Throughout this time, Veirs had been working on her songwriting, guitar playing, and performance skills. She released her self-titled debut album in 1999. Since then, besides releasing eleven studio albums (including My Echo), she also wrote the soundtrack for the 2012 film Hello I Must Be Going. In 2016, she collaborated on an album, case/lang/veirs, with k.d. lang and Neko Case.

“At the heart of it, I think is the enjoyment of the process of writing,” Veirs says of her prolific output. “I’m not sitting down to write a song to get a hit or to make money, although it is my job and I do realize there’s a money element to it. I’m just thinking, ‘Gosh, the way the wind was moving the trees today was amazing. How can I capture that?’ I’ve got my radar out all the time. I’m taking it all in.”

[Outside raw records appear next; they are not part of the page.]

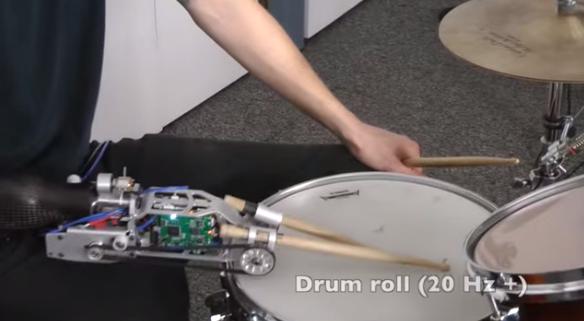 【動画あり】事故で右手を失ったドラマーによるロボット義手でのドラム演奏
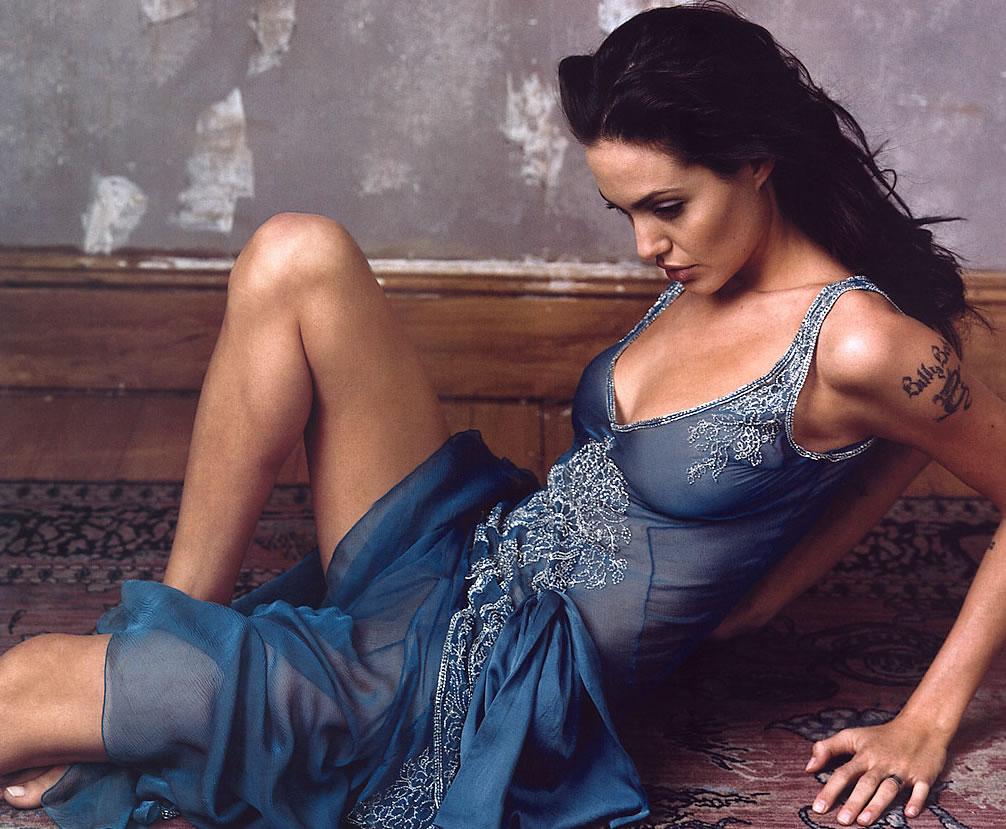 Crazy Hot Room Angelina Jolie Hot Hot Stills-7340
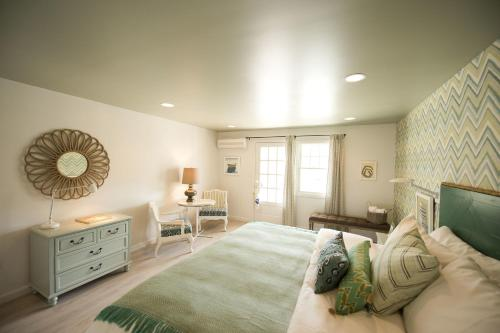 The Lodge On The Cove - Kennebunkport, ME 04046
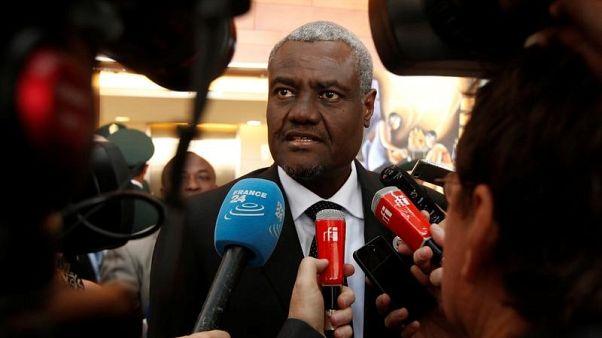 الاتحاد الإفريقي يدعو إلى حل ديمقراطي للأزمة السياسية في زيمبابوي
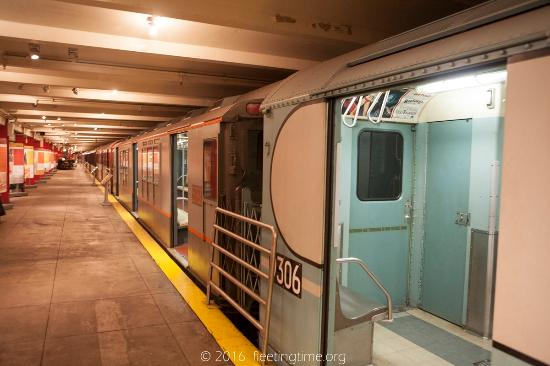 New York Transit Museum : Some old carriages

Even though Veirs constantly scans her environment for inspiration, she has also found a more proactive way to spark her creativity, as well: “I invented a card prompt system – it’s like a songwriting game,” she says of her Kaleidoscope Creativity Cards, which she sells as a set of three decks of cards at https://ravenmarchingband.com/products/creativity-cards.

“I did that because I felt that I was writing the same kind of songs over and over again in terms of chords and similar lyrical content,” Veirs says of the inspiration behind creating these card sets. “So I made these cards where there was a random prompt that tells you what to do. That did shake it up for me, and I’ve been teaching the system to people online with Zoom classes. It’s been really fun.”

With My Echo set for release, Veirs is already looking ahead at what she wants to do next with her newfound artistic freedom. “Now I’m rediscovering myself as an artist because I was in partnership with Tucker for 20 years, and he had listened to all my demos and would be the first editor and listener and help me decide on songs for an album. Now I’m like, ‘Okay, pull up your big girl pants, it’s your turn!’” She laughs and adds, “It’s exciting. It’s scary.”

Veirs says she’s already written her next album. She’s not sure when that one will come out, but she gives a preview of what fans can expect from it: “I do have some heartbreak-style songs on the new one. But also, the next one has exciting love songs on it, and songs that talk about transition and moving from one space to the next and rebirth and renewal. You’re not going to get a downer heartbreak record from me because I don’t feel that way at all now,” she says.

And it’s true: Veirs certainly does seem upbeat. “A year ago, I wouldn’t have believed you if you said, ‘You’re going to be much better in a year. You’re going to feel happy.’ And I do,” she says. “I’m not skipping through daisies all day, but I do feel like I made the right decision. I am exploring new relationships. I’m exploring new connections to music in terms of working with some new collaborators.”

Suddenly, there’s the sound of crashing glass, and Veirs explains she’s just deposited her recyclables – more multitasking. “Life is happening!” she says cheerfully. Life certainly has been happening for Veirs recently – both good and bad. Undoubtedly, that experience will continue to come through in her music.